# YOUR GOAL
Exactly as they appear, copy the lines of the listing from the one containing "519, 581, 591)?" through the final line, both included, and nothing else.
┏━━
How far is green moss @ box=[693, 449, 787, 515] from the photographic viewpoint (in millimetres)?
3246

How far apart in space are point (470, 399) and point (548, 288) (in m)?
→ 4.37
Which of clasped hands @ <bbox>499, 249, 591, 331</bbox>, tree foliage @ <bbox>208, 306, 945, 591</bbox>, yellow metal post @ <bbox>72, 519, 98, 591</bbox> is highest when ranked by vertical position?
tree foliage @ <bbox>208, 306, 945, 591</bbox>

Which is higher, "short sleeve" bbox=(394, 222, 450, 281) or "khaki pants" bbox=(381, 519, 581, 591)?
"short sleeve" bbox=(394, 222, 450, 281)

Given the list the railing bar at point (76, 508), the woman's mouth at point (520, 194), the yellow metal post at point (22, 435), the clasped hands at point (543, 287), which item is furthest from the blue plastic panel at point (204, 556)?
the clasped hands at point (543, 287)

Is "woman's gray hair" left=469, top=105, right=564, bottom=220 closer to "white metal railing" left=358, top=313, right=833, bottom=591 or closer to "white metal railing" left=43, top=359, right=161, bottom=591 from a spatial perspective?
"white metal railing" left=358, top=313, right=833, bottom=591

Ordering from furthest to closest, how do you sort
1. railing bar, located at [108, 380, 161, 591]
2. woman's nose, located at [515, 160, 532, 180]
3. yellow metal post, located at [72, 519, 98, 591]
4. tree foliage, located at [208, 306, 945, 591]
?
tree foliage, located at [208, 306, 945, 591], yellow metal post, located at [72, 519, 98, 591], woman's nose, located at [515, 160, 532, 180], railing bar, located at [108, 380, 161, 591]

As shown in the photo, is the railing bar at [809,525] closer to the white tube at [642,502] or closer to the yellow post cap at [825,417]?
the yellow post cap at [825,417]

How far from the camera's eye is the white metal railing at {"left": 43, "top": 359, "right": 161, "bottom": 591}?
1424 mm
┗━━
# TASK ANSWER
Which is higher, "short sleeve" bbox=(394, 222, 450, 281) or "khaki pants" bbox=(381, 519, 581, 591)?
"short sleeve" bbox=(394, 222, 450, 281)

Given the list the railing bar at point (76, 508), the woman's mouth at point (520, 194), the yellow metal post at point (22, 435), the clasped hands at point (543, 287), which item is furthest from the blue plastic panel at point (204, 556)?
the clasped hands at point (543, 287)

Is "woman's gray hair" left=469, top=105, right=564, bottom=220 closer to "white metal railing" left=358, top=313, right=833, bottom=591 or closer to "white metal railing" left=43, top=359, right=161, bottom=591 from a spatial perspective?
"white metal railing" left=358, top=313, right=833, bottom=591

Ordering from furthest to closest, how do you sort
1. railing bar, located at [108, 380, 161, 591]
2. woman's nose, located at [515, 160, 532, 180]
3. yellow metal post, located at [72, 519, 98, 591]
4. tree foliage, located at [208, 306, 945, 591]
?
tree foliage, located at [208, 306, 945, 591], yellow metal post, located at [72, 519, 98, 591], woman's nose, located at [515, 160, 532, 180], railing bar, located at [108, 380, 161, 591]

As shown in the photo, is the railing bar at [809,525] closer to the white tube at [642,502] or closer to the yellow post cap at [825,417]?
the yellow post cap at [825,417]

How far from the camera's eye is the white metal railing at {"left": 43, "top": 359, "right": 161, "bottom": 591}?
1424 mm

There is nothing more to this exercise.